You may already have PostgreSQL installed, in which case you may be able to skip some parts of the installation procedures described below. Unfortunately, we can't help you customize a previously installed version of PostgreSQL.
By far the simplest solution would be to use a cloud-based development environment such as AWS Cloud9. If your environment uses Amazon Linux AMI, the following procedure should work to install PostgreSQL 9.6:
$ sudo yum install postgresql96 postgresql96-server $ sudo service postgresql96 initdb $ sudo service postgresql96 start
If you try to run the
psql console simply by using the
psql command, you'll receive an error which looks something like this:
$ psql psql: FATAL: role "ec2-user" does not exist
This is because you are trying to run Postgres as the local user, and there is no user role set up within Postgres for that user.
Running Postgres as the postgres user
In order to run Postgres as the default
postgres user, you need to prepend whichever command you are running with
sudo -u postgres. For instance, to run the psql command, type:
$ sudo -u postgres psql
To create a new database, type:
$ sudo -u postgres createdb my_database
Creating a Postgres role for the local user
Another option is to create a Postgres role for the local user (passing the
-s flag to
createuser creates the user as a superuser):
$ sudo -u postgres createuser -s $LOGNAME
Note: when you run this command bash will automatically replace
$LOGNAME with whatever the name is for the local user, which will usually be
When running that command you may see a message along these lines
could not change directory to "/home/ec2-user/environment": Permission denied.
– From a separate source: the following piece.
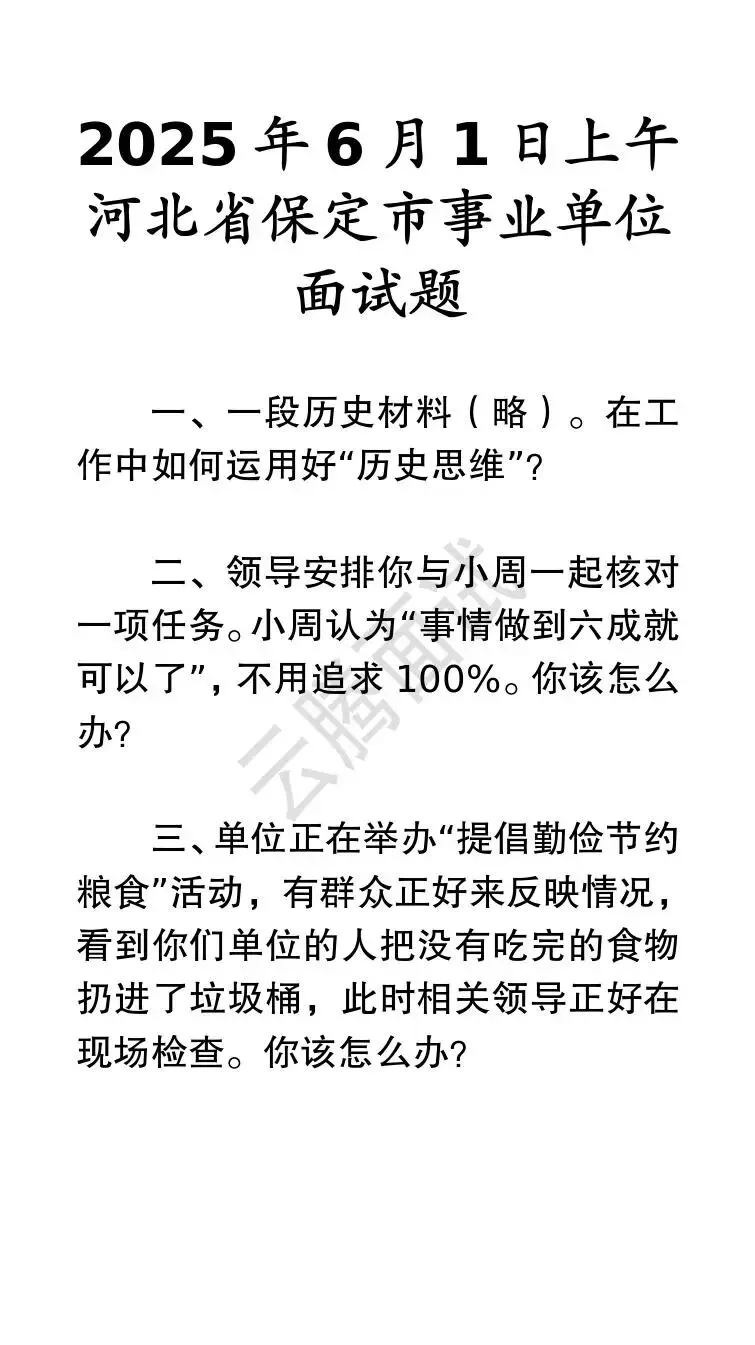 2025 年 6 月 1 日上午河北省保定市事业单位面试题

一、一段历史材料（略）。在工作中如何运用好“历史思维”?

二、领导安排你与小周一起核对一项任务。小周认为“事情做到六成就可以了”，不用追求 100%。你该怎么办?

云腾面试

三、单位正在举办“提倡勤俭节约粮食”活动，有群众正好来反映情况，看到你们单位的人把没有吃完的食物扔进了垃圾桶，此时相关领导正好在现场检查。你该怎么办?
Don't worry about this, the user should still be created.
With the new user role created, you should now be able to run Postgres commands from the terminal without the need to prepend them with
sudo -u postgres.
It's usually a good idea to also create a database of the same name as the user role. When you run the
psql command, Postgres automatically tries to connect to a database of the same name as the user running the command:
$ psql psql: FATAL: database "ec2-user" does not exist $ createdb $LOGNAME $ psql psql (9.6.11) Type "help" for help. ec2-user=#
Cloud9 is an especially good option if your main OS is Windows, or if you're fairly new to programming or configuring and installing development tools. If you need help setting up Cloud9, see our instructions in the LS95 Prep Course.
One option for installing PostgreSQL on a Mac is to use Postgres.app. There are instructions for installing Postgres.app on the its homepage. The site also has instructions for using the Postgres.app command line tools.
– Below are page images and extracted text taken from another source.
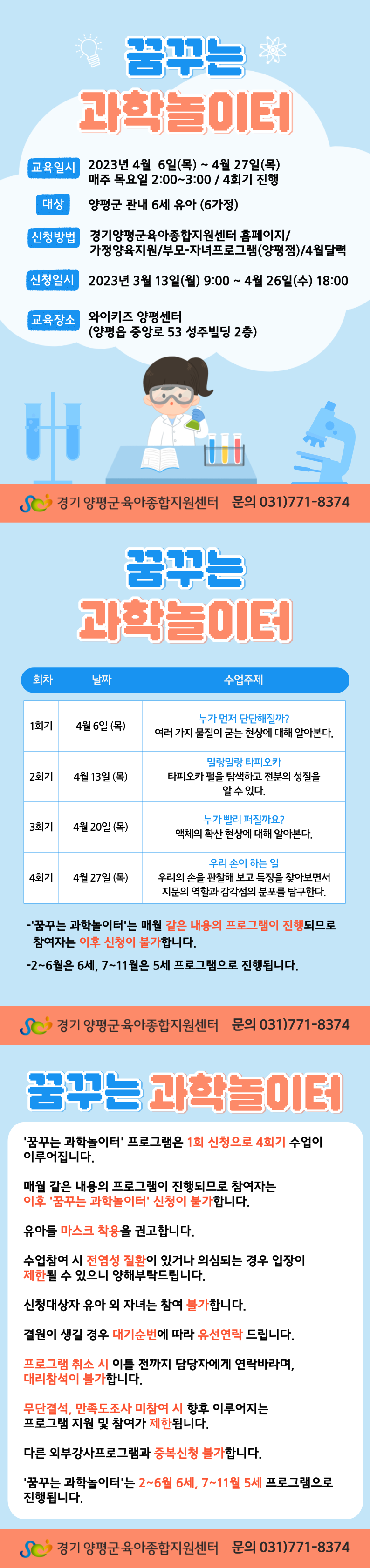 꿈꾸는
과학놀이터

교육일시 2023년 4월 6일(목) ~ 4월 27일(목) 매주 목요일 2:00~3:00 / 4회기 진행

대상 양평군 관내 6세 유아 (6가정)

신청방법 경기양평군육아종합지원센터 홈페이지/ 가정양육지원/부모-자녀프로그램(양평점)/4월달력

신청일시 2023년 3월 13일(월) 9:00 ~ 4월 26일(수) 18:00

교육장소 와이키즈 양평센터 (양평읍 중앙로 53 성주빌딩 2층)

경기 양평군 육아종합지원센터 문의 031)771-8374

꿈꾸는
과학놀이터

| 회차 | 날짜 | 수업주제 |
|---|---|---|
| 1회기 | 4월 6일 (목) | 누가 먼저 단단해질까? 여러 가지 물질이 굳는 현상에 대해 알아본다. |
| 2회기 | 4월 13일 (목) | 말랑말랑 타피오카 타피오카 펄을 탐색하고 전분의 성질을 알 수 있다. |
| 3회기 | 4월 20일 (목) | 누가 빨리 퍼질까요? 액체의 확산 현상에 대해 알아본다. |
| 4회기 | 4월 27일 (목) | 우리 손이 하는 일 우리의 손을 관찰해 보고 특징을 찾아보면서 지문의 역할과 감각점의 분포를 탐구한다. |

-'꿈꾸는 과학놀이터'는 매월 같은 내용의 프로그램이 진행되므로 참여자는 이후 신청이 불가합니다.
-2~6월은 6세, 7~11월은 5세 프로그램으로 진행됩니다.

경기 양평군 육아종합지원센터 문의 031)771-8374

꿈꾸는 과학놀이터

'꿈꾸는 과학놀이터' 프로그램은 1회 신청으로 4회기 수업이 이루어집니다.

매월 같은 내용의 프로그램이 진행되므로 참여자는 이후 '꿈꾸는 과학놀이터' 신청이 불가합니다.

유아들 마스크 착용을 권고합니다.

수업참여 시 전염성 질환이 있거나 의심되는 경우 입장이 제한될 수 있으니 양해부탁드립니다.

신청대상자 유아 외 자녀는 참여 불가합니다.

결원이 생길 경우 대기순번에 따라 유선연락 드립니다.

프로그램 취소 시 이틀 전까지 담당자에게 연락바라며, 대리참석이 불가합니다.

무단결석, 만족도조사 미참여 시 향후 이루어지는 프로그램 지원 및 참여가 제한됩니다.

다른 외부강사프로그램과 중복신청 불가합니다.

'꿈꾸는 과학놀이터'는 2~6월 6세, 7~11월 5세 프로그램으로 진행됩니다.

경기 양평군 육아종합지원센터 문의 031)771-8374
Alternatively you can use Homebrew to install PostgreSQL. If you don't have it installed follow the instructions on the homebrew's homepage to install it.
First, we ensure that Homebrew is up to date
$ brew update $ brew doctor $ brew upgrade
Next, follow the instructions listed in this blog post.When reading this article, you only need to follow instructions for installing PostgreSQL; skip the section on Rails.
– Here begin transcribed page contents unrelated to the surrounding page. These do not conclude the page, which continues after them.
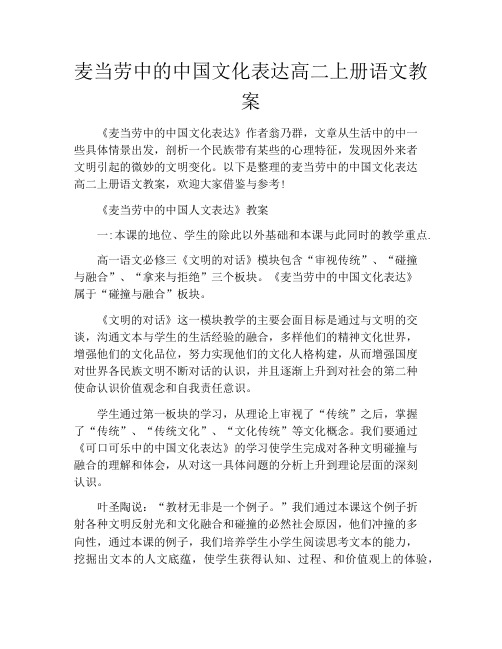 麦当劳中的中国文化表达高二上册语文教案

《麦当劳中的中国文化表达》作者翁乃群，文章从生活中的中一些具体情景出发，剖析一个民族带有某些的心理特征，发现因外来者文明引起的微妙的文明变化。以下是整理的麦当劳中的中国文化表达高二上册语文教案，欢迎大家借鉴与参考！

《麦当劳中的中国人文表达》教案

一:本课的地位、学生的除此以外基础和本课与此同时的教学重点.

高一语文必修三《文明的对话》模块包含“审视传统”、“碰撞与融合”、“拿来与拒绝”三个板块。《麦当劳中的中国文化表达》属于“碰撞与融合”板块。

《文明的对话》这一模块教学的主要会面目标是通过与文明的交谈，沟通文本与学生的生活经验的融合，多样他们的精神文化世界，增强他们的文化品位，努力实现他们的文化人格构建，从而增强国度对世界各民族文明不断对话的认识，并且逐渐上升到对社会的第二种使命认识价值观念和自我责任意识。

学生通过第一板块的学习，从理论上审视了“传统”之后，掌握了“传统”、“传统文化”、“文化传统”等文化概念。我们要通过《可口可乐中的中国文化表达》的学习使学生完成对各种文明碰撞与融合的理解和体会，从对这一具体问题的分析上升到理论层面的深刻认识。

叶圣陶说：“教材无非是一个例子。”我们通过本课这个例子折射各种文明反射光和文化融合和碰撞的必然社会原因，他们冲撞的多向性，通过本课的例子，我们培养学生小学生阅读思考文本的能力，挖掘出文本的人文底蕴，使学生获得认知、过程、和价值观上的体验，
On a linux machine, your easiest route for installation is to use the package manager included with your distribution. Instructions on how to install PostgreSQL are included in this link. You should skip the section on Rails.
Some users may want to add a bit of security so that not just anyone can access their PostgreSQL databases. PostgreSQL gives us the option to set a password for the entire installation of PostgreSQL, and even for particular databases. You can find more information about setting a password in the docs for psql: look for the meta command
\password and the option
--password. For more information about setting passwords for particular users, databases, and hosts, check out the page on the password file.
In this chapter we've highlighted some specific terms and phrases which we'll be using throughout this book.
We've also directed you to how to install PostgreSQL on both Mac and Linux systems. You should now have PostgreSQL installed and ready to use; in the next chapter we'll start looking at how to interact with PostgreSQL.